Balancing Coaching Basketball and a Family
Coaching is something that can take up lots of time. If you are anything like me, during the season I become consumed and immersed in basketball. I live, eat, and breath basketball. If I am not at practice, which by the way is six days a week for at least two and half hours until Christmas. Then we back it down to five days a week for two hours. I am watching game film, scouting other teams, or talking to my assistant coaching putting things together. That is just in the season. In the off season, we work with the middle school kids in the spring. Then we take Varsity, Junior Varsity, and middle school kids to at least one three to four day team camp. We also raise money for our program by having our annual skills camp for elementary and middle school age kids. We play at least forty scrimmage games during the month of June. We have our weight lifting program from end of season till beginning of next season three days a week for about an hour and a half. The off season stuff is done without pay, and the pay for the season in the state I live in runs around $2,500. Now, I am not complaining because I love this game and will do whatever it takes to prepare my boys to go into battle against anyone, but I have run into a huge problem recently and wanted to get some insight from everybody.
Basketball + Marriage + Kids = Tired Wife
You saw the schedule above. It takes up a lot of time. Now, I am married to a wonderful woman and she dated me while I was coaching so this is nothing new to her. The problem is that when it was just the two of us she was fine. She would come to the ball games, weekend tournaments, and summer scrimmage games. She loved talking to me about the games and giving me her thoughts about how the team was doing. Then it all changed when we started having kids. She no longer came to Monday-Thursday games, because it kept the kids out too late. Which I agreed with.
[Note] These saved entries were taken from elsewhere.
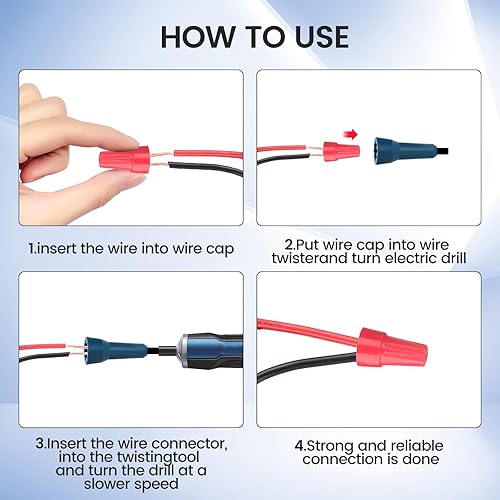 HOW TO USE

1.insert the wire into wire cap

2.Put wire cap into wire twisterand turn electric drill

3.Insert the wire connector, into the twistingtool and turn the drill at a slower speed

4.Strong and reliable connection is done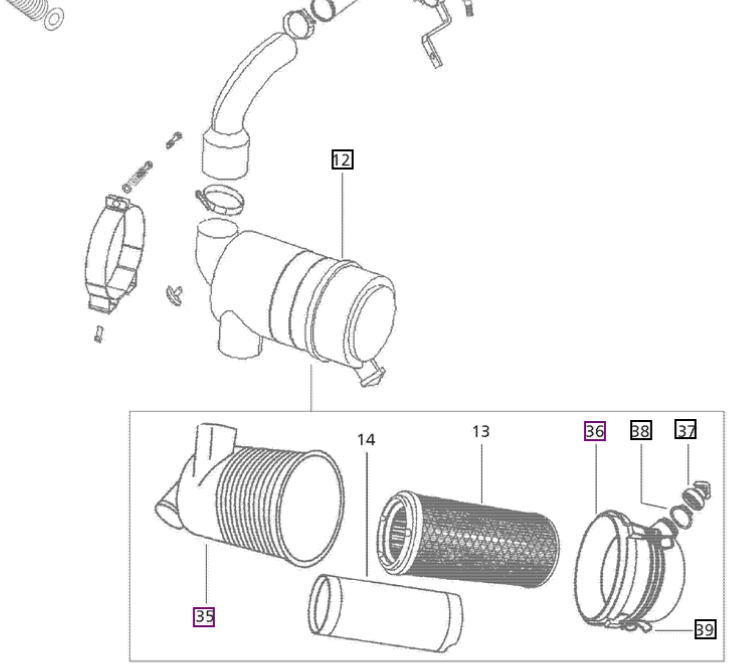 12
14
13
36
38
37
35
39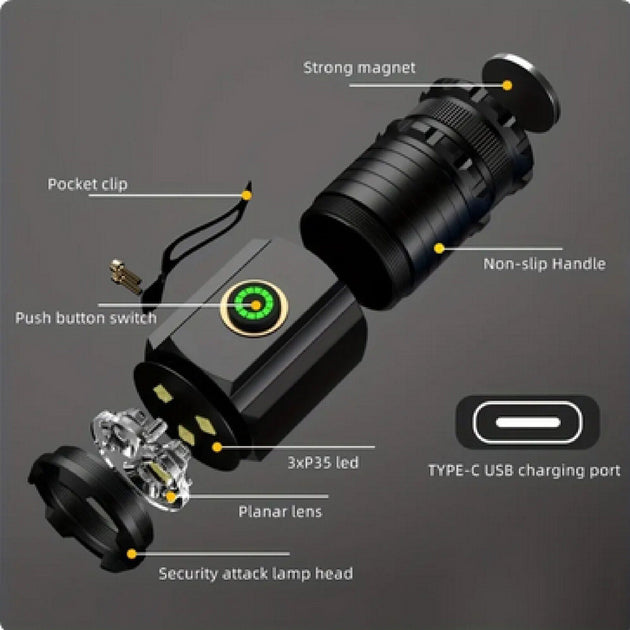 Strong magnet

Pocket clip

Non-slip Handle

Push button switch

3xP35 led

TYPE-C USB charging port

Planar lens

Security attack lamp head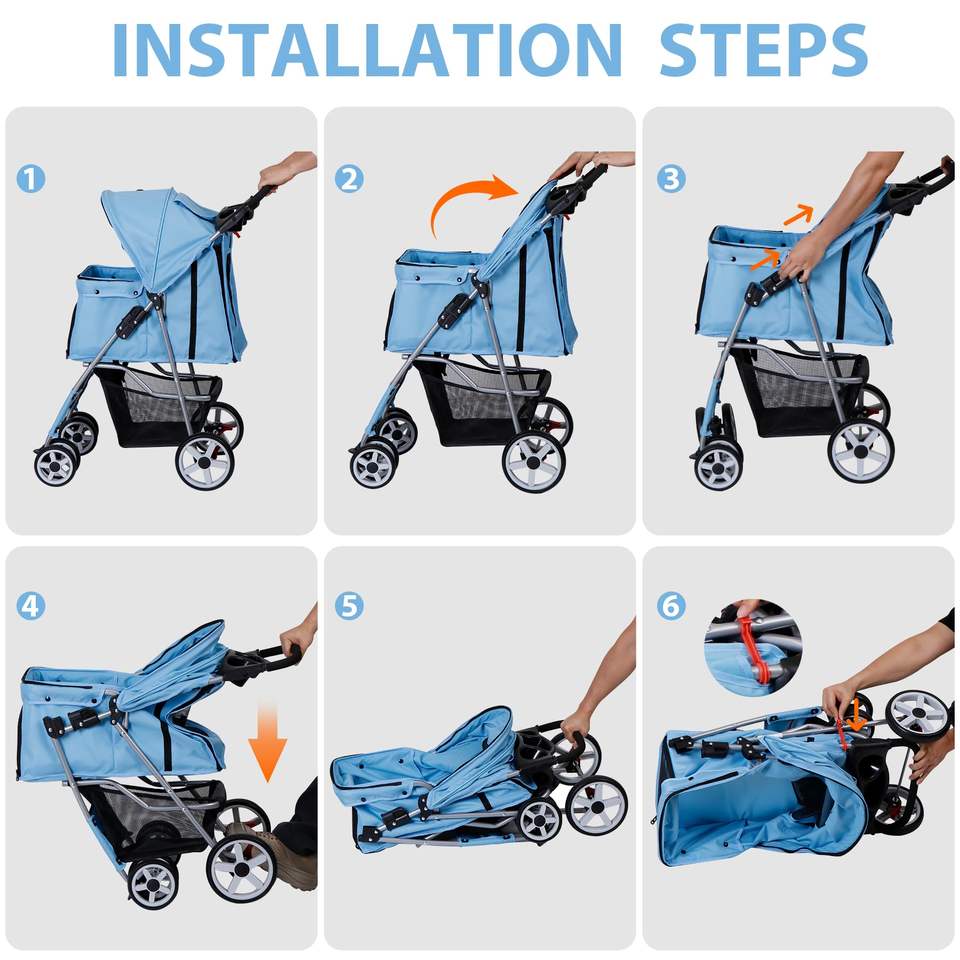 INSTALLATION STEPS

1

2

3

4

5

6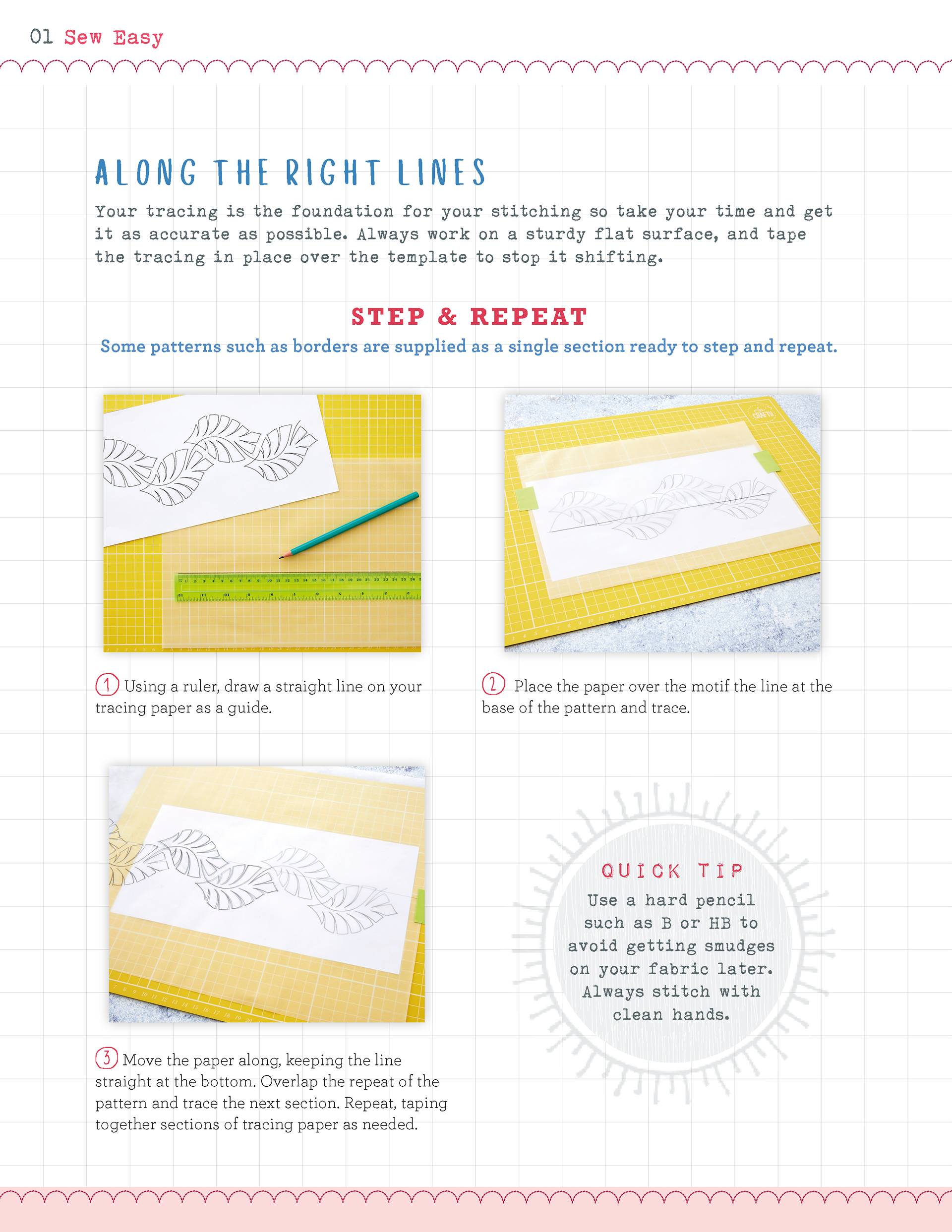 01 Sew Easy

ALONG THE RIGHT LINES

Your tracing is the foundation for your stitching so take your time and get it as accurate as possible. Always work on a sturdy flat surface, and tape the tracing in place over the template to stop it shifting.

STEP & REPEAT

Some patterns such as borders are supplied as a single section ready to step and repeat.

1 Using a ruler, draw a straight line on your tracing paper as a guide.

2 Place the paper over the motif the line at the base of the pattern and trace.

3 Move the paper along, keeping the line straight at the bottom. Overlap the repeat of the pattern and trace the next section. Repeat, taping together sections of tracing paper as needed.

QUICK TIP

Use a hard pencil such as B or HB to avoid getting smudges on your fabric later. Always stitch with clean hands.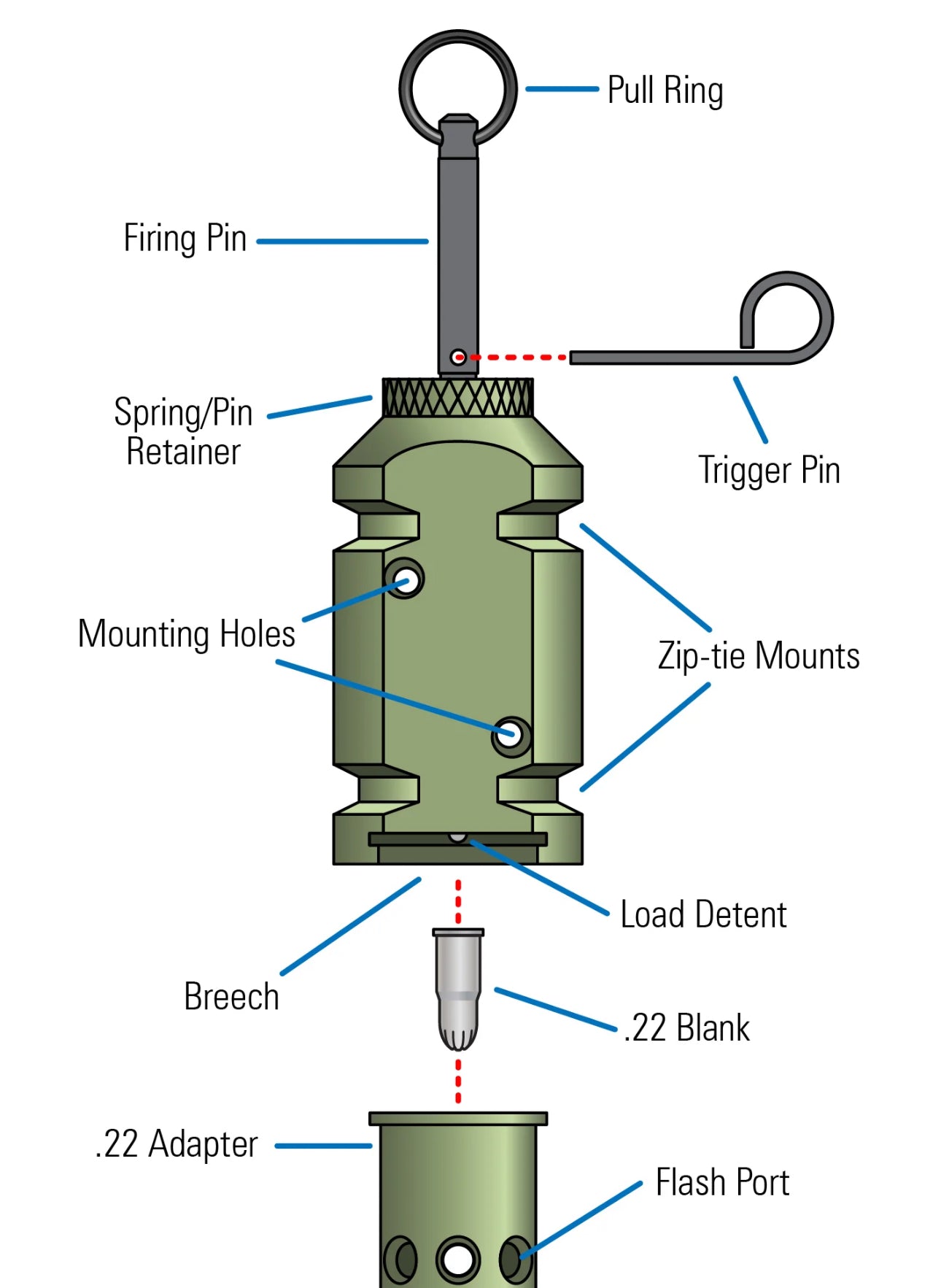 Pull Ring

Firing Pin

Spring/Pin Retainer

Trigger Pin

Mounting Holes

Zip-tie Mounts

Load Detent

Breech

.22 Blank

.22 Adapter

Flash Port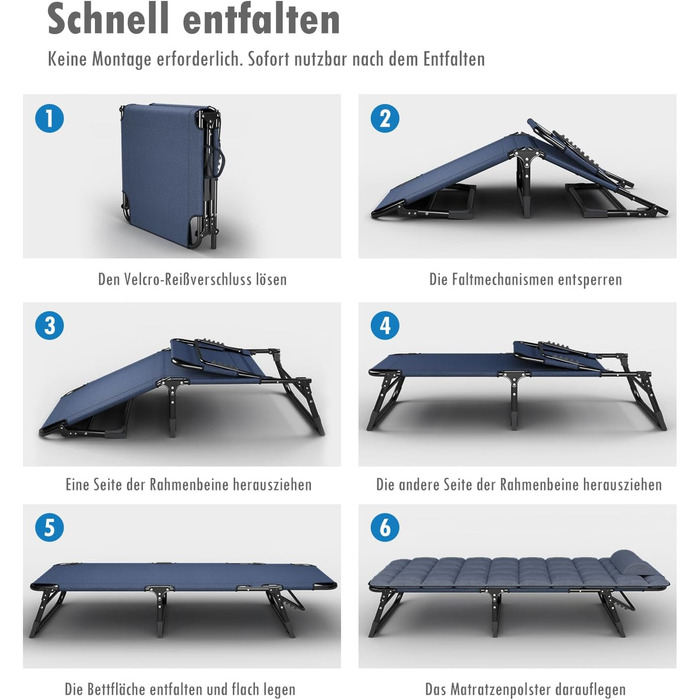 Schnell entfalten

Keine Montage erforderlich. Sofort nutzbar nach dem Entfalten

1

Den Velcro-Reißverschluss lösen

2

Die Faltmechanismen entsperren

3

Eine Seite der Rahmenbeine herausziehen

4

Die andere Seite der Rahmenbeine herausziehen

5

Die Bettfläche entfalten und flach legen

6

Das Matratzenpolster darauflegen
She would get irritated when I had weekend tournaments and practices. It became increasingly apparent that my wife was working her tail off. She was living the life of a single parent through the months of November - March, and that was not sitting very good with her.
I have sat down with my wife several times over the last couple of seasons, and have told her I would quit after the next year. Then next year runs into the next. Coaching is like a drug and once you get addicted to the rush, it is hard to let it go. I have cut back on the off season stuff. I now take at least a month and a half off after the season is over. I don't work with the middle school kids during the spring, and I only go to one team camp during the summer. The problem is that during the basketball regular season between late practices and game nights, I have gone three to four days without seeing my kids. Are there any other coaches out there with this problem? I feel like the only solution is to quit coaching until my kids graduate. Let me hear from all the other coaches out there and see how you balance the two.